:: ИСХОДНЫЙ ТЕКСТ ::
▼▼▼

Ибо, если бы даже, при виде слишком глубокого проникновения русской жизни западными началами, человек и перестал бы верить в возможность того культурного обособления России, о котором мечтал Данилевский[2] и которому этот человек сам прежде пламенно сочувствовал, то и от подобного разочарования до настоящего космополитизма еще очень далеко. Иное дело верить в идеал и надеяться на его осуществление; и иное дело – любить этот самый идеал. Можно любить и безнадежно больную мать; можно, даже и весьма страстно желая культурного выздоровления России, утратить, наконец, веру в это выздоровление.
Вот на основании подобных-то чувств и наклонностей и я в космополиты не гожусь. Если бы я, под какими-нибудь подавляющими влияниями, утратил бы окончательно веру в глубокие и разнородные особенности русского национального призвания, то уж радоваться моему неверию – я решительно был бы не в силах.
Я был бы в таком случае похож на христианина времен мусульманского торжества на Востоке. Очевидность мешала ему в то время надеяться, что христианство – и духовно, и вещественно – отразит натиск исламизма в Сирии, Персии, Египте; но ведь полюбить ислам и верить в него лично, как во благо – он не мог.
Так и я. Я могу поверить, наконец, в торжество рационалистического космополитизма; но никогда не сочту благом это торжество. В космополиты я поэтому не гожусь; настоящим же националистом меня не хотят признать, только потому, что я не могу ввиду известных соображений ставить культурно-государственную будущность России в зависимость от объединения славян.
И вот в таком-то странном положении я решился обратиться к Вашему суду.
Письмо 3
Революция по г-ну Астафьеву и революция по-моему.
В первой небрежной заметке своей о моей брошюре («Русское обозрение») г-на Астафьев отнесся к термину «революция» совсем не так, как отношусь я.
Уже из прежних моих сочинений, достаточно ему знакомых, явствует, что я революцией называю весь тот эгалитарный прогресс, который обнаружился с полной систематической силой в конце XVIII века во Франции и продолжается до сих пор не только там, где его ищут сознательно, но очень часто и там, где его опасаются и ненавидят.
Я не намерен, конечно, здесь сызнова излагать и объяснять то, что я уже достаточно подробно излагал и объяснял в стольких прежних статьях моих (см. «Византизм и славянство» и особенно последние шесть глав[3]). Лучше, доказательнее этого я не берусь написать о том же.
И Вы, Владимир Сергеевич, знаете, что для меня «революция» и «прогресс» – одно и то же. (Конечно, прогресс, понятый не как развитие, не как дифференцирование в единстве, а как уравнение и ассимиляция)

▲▲▲

:: ИСХОДНЫЕ ДАННЫЕ ::
▼▼▼

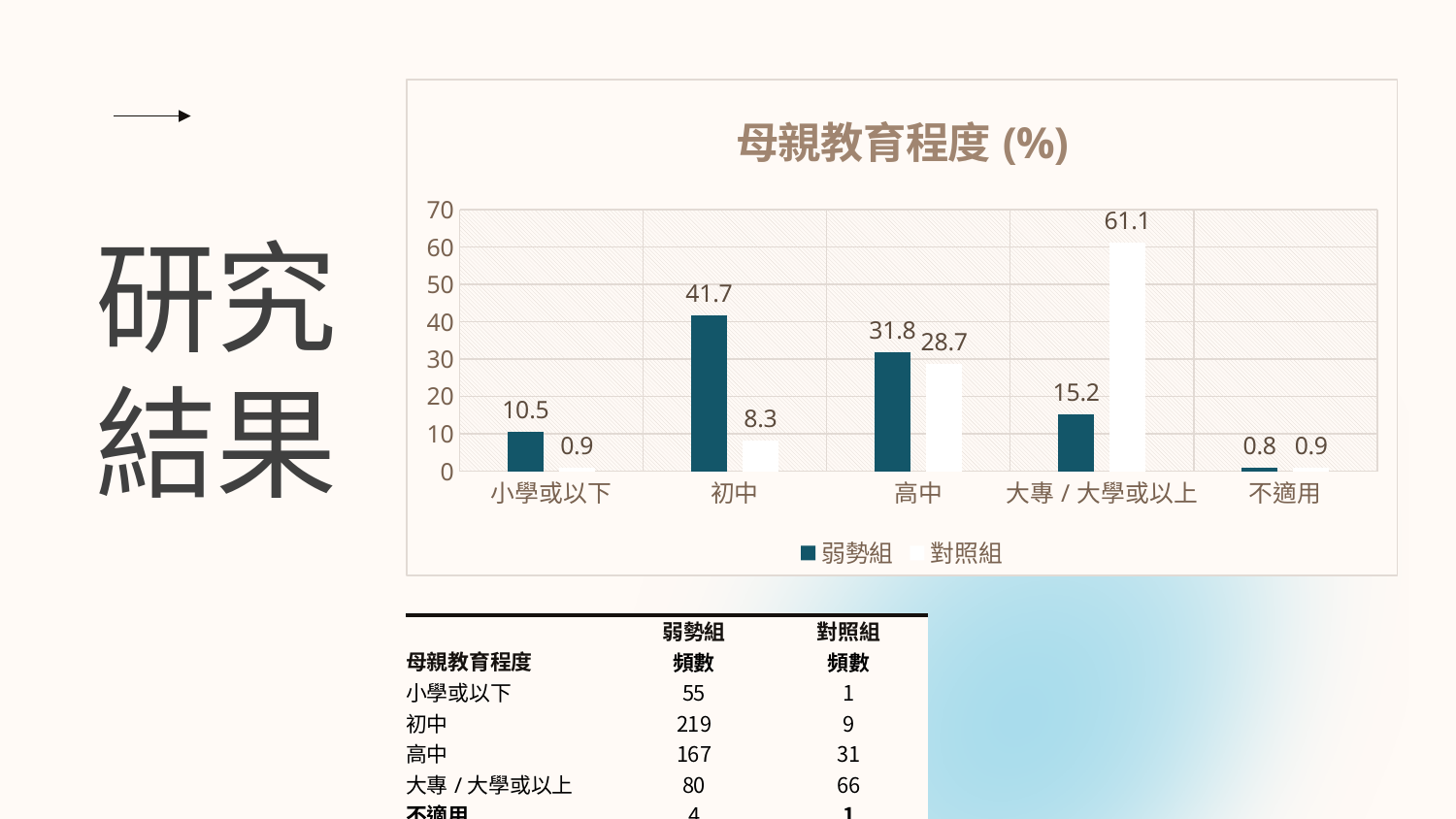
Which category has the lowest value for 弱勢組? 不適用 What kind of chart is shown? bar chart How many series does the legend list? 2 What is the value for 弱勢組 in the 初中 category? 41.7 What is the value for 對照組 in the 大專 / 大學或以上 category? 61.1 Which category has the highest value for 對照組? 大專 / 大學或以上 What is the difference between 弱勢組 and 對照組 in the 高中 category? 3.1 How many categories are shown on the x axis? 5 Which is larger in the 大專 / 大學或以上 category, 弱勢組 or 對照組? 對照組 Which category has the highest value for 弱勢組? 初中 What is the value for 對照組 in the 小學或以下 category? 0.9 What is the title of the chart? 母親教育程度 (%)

▲▲▲
▼▼▼

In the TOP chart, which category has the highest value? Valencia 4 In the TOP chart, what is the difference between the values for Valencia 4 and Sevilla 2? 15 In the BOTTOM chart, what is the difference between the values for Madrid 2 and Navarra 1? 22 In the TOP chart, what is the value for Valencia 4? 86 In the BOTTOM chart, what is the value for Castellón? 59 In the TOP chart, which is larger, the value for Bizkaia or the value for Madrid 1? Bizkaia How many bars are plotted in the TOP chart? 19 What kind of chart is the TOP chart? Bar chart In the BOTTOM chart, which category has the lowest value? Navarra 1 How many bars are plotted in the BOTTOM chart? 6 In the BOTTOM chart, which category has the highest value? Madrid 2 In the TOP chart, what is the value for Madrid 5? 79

▲▲▲

:: ЗАДАНИЯ ::
[1] Переведите на английский язык предложение из текста о космополитизме: «Иное дело верить в идеал и надеяться на его осуществление; и иное дело – любить этот самый идеал».
[2] Продолжите текст о космополитизме, начиная сразу после его последнего предложения.

:: ОТВЕТЫ К ЗАДАНИЯМ ::
[1] It is one thing to believe in an ideal and to hope for its realization; and it is another thing to love that very ideal.

[2]
Я в этом случае держусь терминологии Прудона, который особенно просто и ясно еще в <18>50-х годах говорил, что революция есть не что иное, как движение человечества к всеобщему земному умеренному благоденствию и высшей справедливости, необходимым условием которых должна быть всеобщая ассимиляция до полнейшего однообразия всех людей, даже и умственного[4].
Дальнейшей ассимиляции, по моему взгляду, всегда предшествует смешение, т. е. ничем почти не возбраняемое и ускоренное движение самих людей туда и сюда, вверх и вниз по социальной лестнице, из страны в страну, от одного занятия к другому и т. д.
Было время, когда г-н Астафьев эту мысль мою о смешении как предсмертном явлении в истории всякого общества и всякого организма очень ценил и называл даже глубокой. Он о ней помянул добром и во втором своем мне возражении. Он ценит эту гипотезу мою, как психолог; ибо находит, что социальное смешение влечет за собою психическую смуту, неустойчивость убеждений, смешение понятий, неясность или неопределенность чувств и т. д.[5]
Революция, ассимиляция, эгалитарно-либеральный прогресс – все это для меня только разные названия одного и того же процесса. Этот процесс, если он не приостановится и не возбудит наконец крайностями своими глубочайшее себе противодействие, должен рано или поздно не только разрушить все ныне существующие особые ортодоксии, особые культуры и отдельные государства, но, вероятно, даже уничтожит и само всечеловечество на земле, предварительно сливши, смешавши его в более или менее однородную – более или менее однообразную – социальную единицу.
В однообразии – смерть.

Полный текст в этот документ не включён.